Rhinos at Israel's Ramat Gan safari welcomed a 50-kilogram (110-pound) baby to the crash on Sunday.
Zookeepers opened the gates of the maternity ward, fenced off from the rest of the wildlife compound in central Israel, to allow the baby rhino to meet her siblings.
Born on August 14, the female rhinoceros calf, which has yet to be named, remained at her mother Tanda's side as she was finally permitted to leave the ward and join the safari's crash of 300 southern white rhinoceros.
Israel is home to the largest southern white rhinoceros crash in the European Endangered Species Program, the Zoological Center Tel Aviv-Ramat Gan noted.

This was the 30th rhino birth at the compound, a 250-acre site comprising both a drive-through African safari area and a modern outdoor zoo.

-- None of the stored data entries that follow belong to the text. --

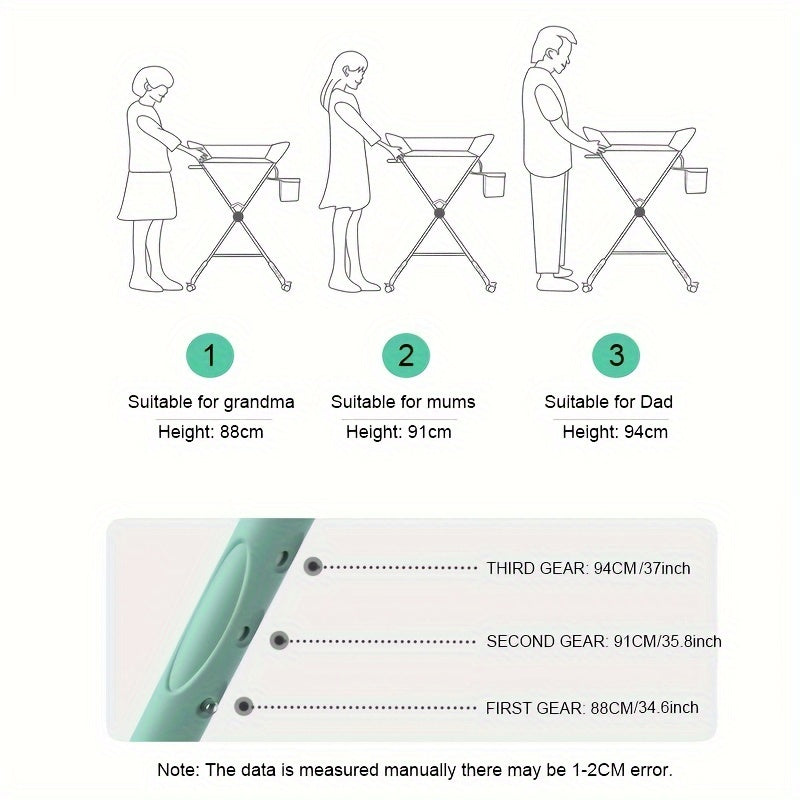 1

Suitable for grandma

Height: 88cm

2

Suitable for mums

Height: 91cm

3

Suitable for Dad

Height: 94cm

THIRD GEAR: 94CM/37inch

SECOND GEAR: 91CM/35.8inch

FIRST GEAR: 88CM/34.6inch

Note: The data is measured manually there may be 1-2CM error.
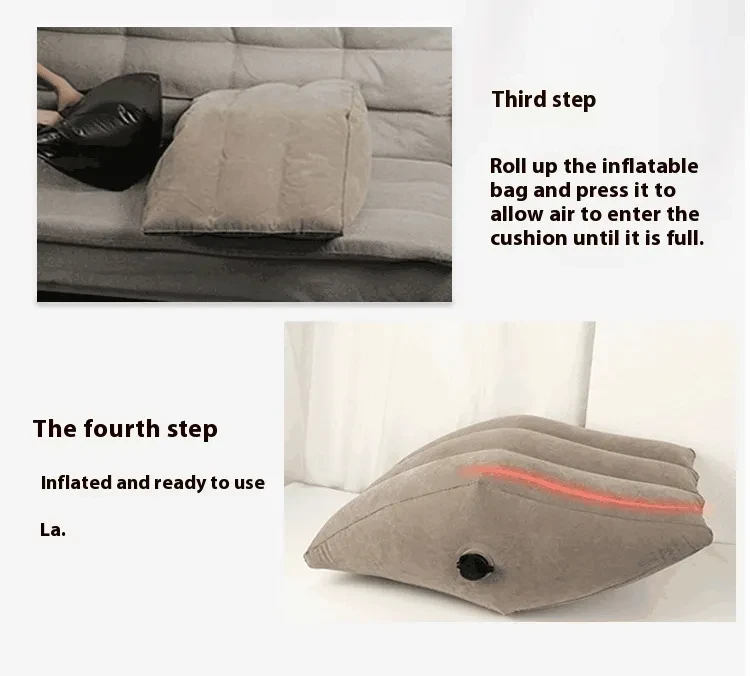 Third step

Roll up the inflatable bag and press it to allow air to enter the cushion until it is full.

The fourth step

Inflated and ready to use

La.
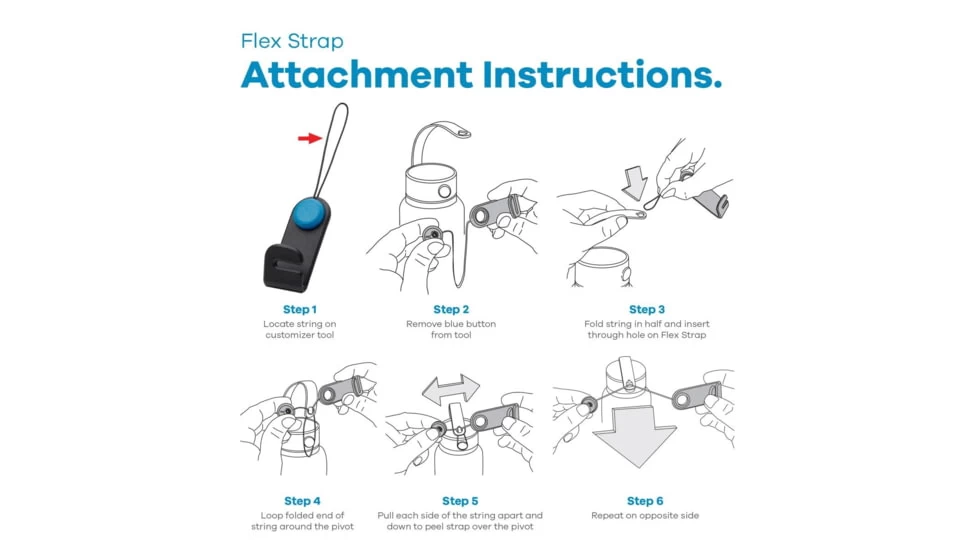 Flex Strap
Attachment Instructions.

Step 1
Locate string on customizer tool

Step 2
Remove blue button from tool

Step 3
Fold string in half and insert through hole on Flex Strap

Step 4
Loop folded end of string around the pivot

Step 5
Pull each side of the string apart and down to peel strap over the pivot

Step 6
Repeat on opposite side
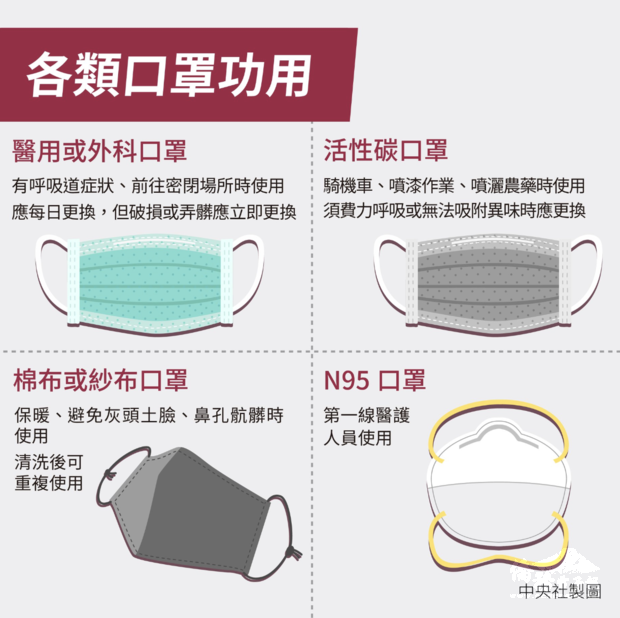 各類口罩功用

醫用或外科口罩

有呼吸道症狀、前往密閉場所時使用
應每日更換，但破損或弄髒應立即更換

活性碳口罩

騎機車、噴漆作業、噴灑農藥時使用
須費力呼吸或無法吸附異味時應更換

棉布或紗布口罩

保暖、避免灰頭土臉、鼻孔骯髒時使用

清洗後可重複使用

N95 口罩

第一線醫護人員使用

中央社製圖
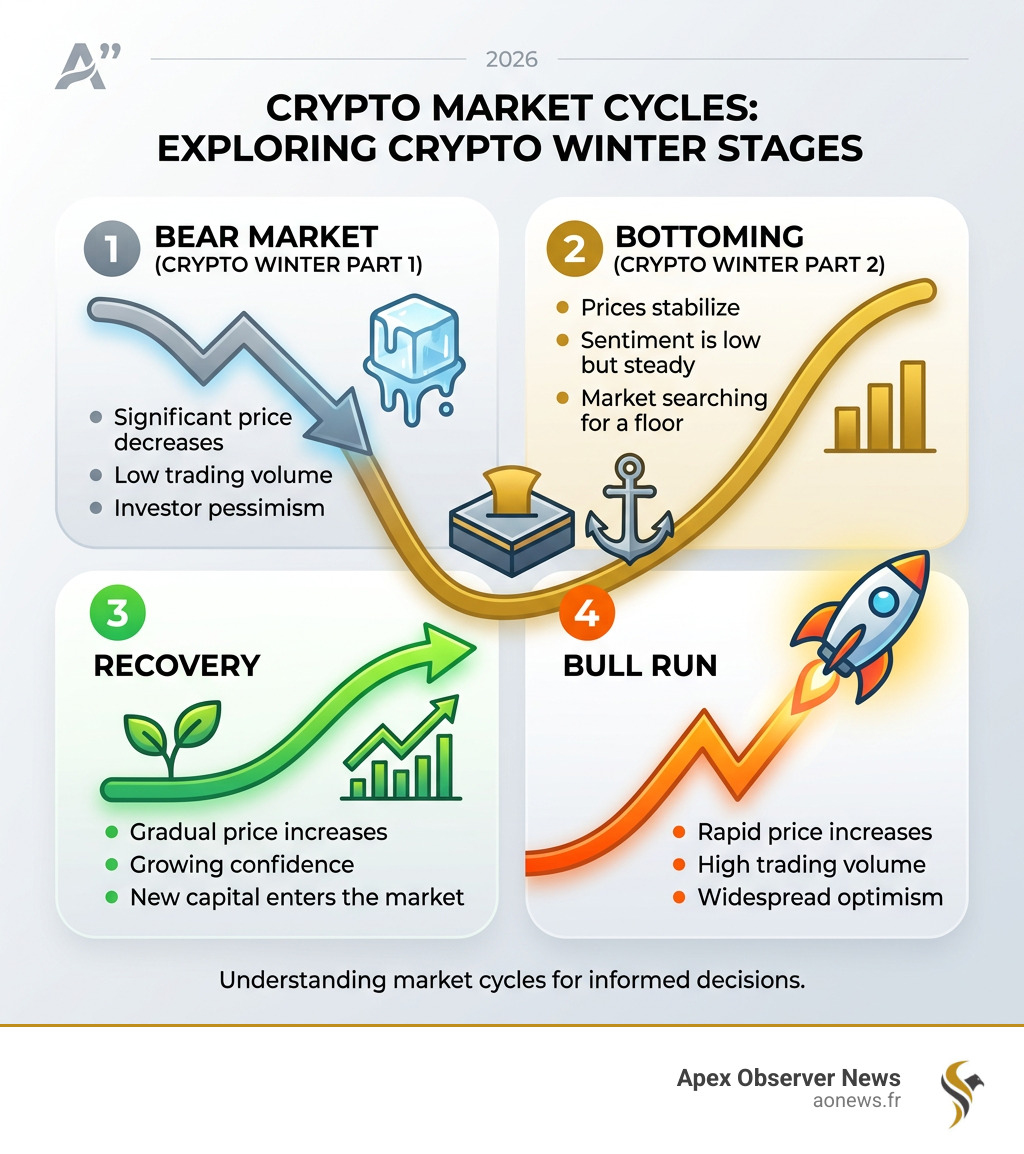 A"

2026

CRYPTO MARKET CYCLES: EXPLORING CRYPTO WINTER STAGES

1 BEAR MARKET (CRYPTO WINTER PART 1)

- Significant price decreases
- Low trading volume
- Investor pessimism

2 BOTTOMING (CRYPTO WINTER PART 2)

- Prices stabilize
- Sentiment is low but steady
- Market searching for a floor

3 RECOVERY

- Gradual price increases
- Growing confidence
- New capital enters the market

4 BULL RUN

- Rapid price increases
- High trading volume
- Widespread optimism

Understanding market cycles for informed decisions.

Apex Observer News
aonews.fr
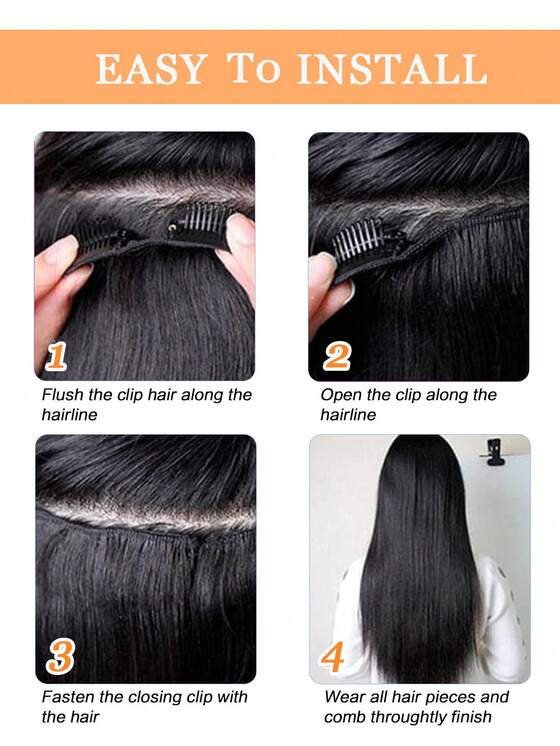 EASY To INSTALL

1

Flush the clip hair along the hairline

2

Open the clip along the hairline

3

Fasten the closing clip with the hair

4

Wear all hair pieces and comb throughtly finish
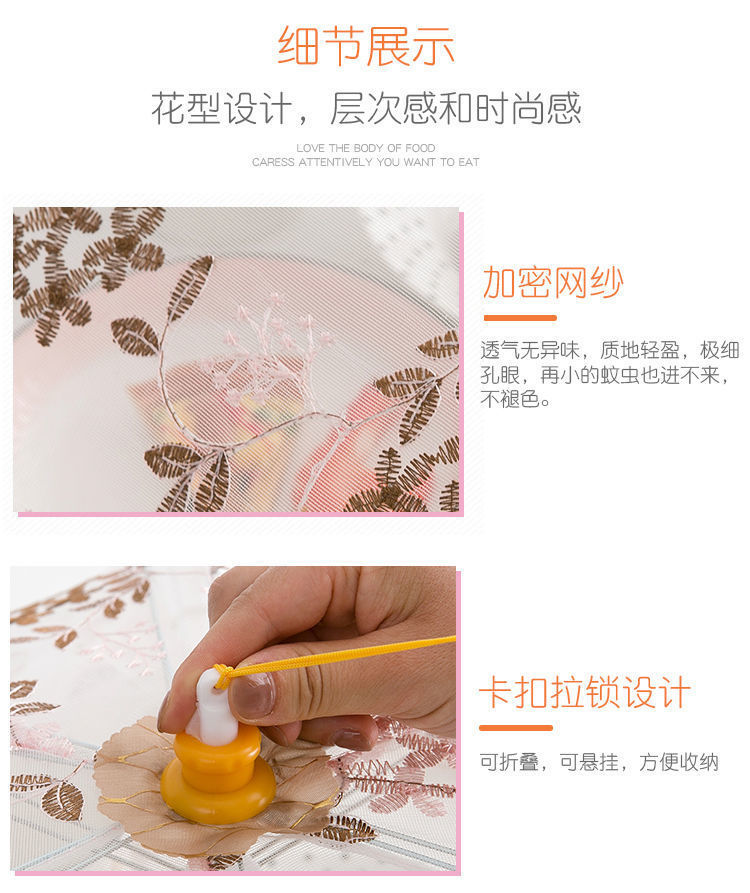 细节展示

花型设计，层次感和时尚感

LOVE THE BODY OF FOOD
CARESS ATTENTIVELY YOU WANT TO EAT

加密网纱

透气无异味，质地轻盈，极细孔眼，再小的蚊虫也进不来，不褪色。

卡扣拉锁设计

可折叠，可悬挂，方便收纳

White rhinos are an endangered species as they are still hunted for their horns. The illegal trade in rhino horns is particularly rampant in Africa and Asia.
Over the past year, 1,028 white rhinos have been hunted in Africa alone.
The Ramat Gan safari is one of 78 international zoological centers that participate in the European Endangered Species Program, a population management program for threatened species in zoos.
The North American counterpart is the Species Survival Plan, while Australian, Japanese and Indian zoos also have similar programs.
Combined, there are now hundreds of zoos worldwide involved in regional breeding programs.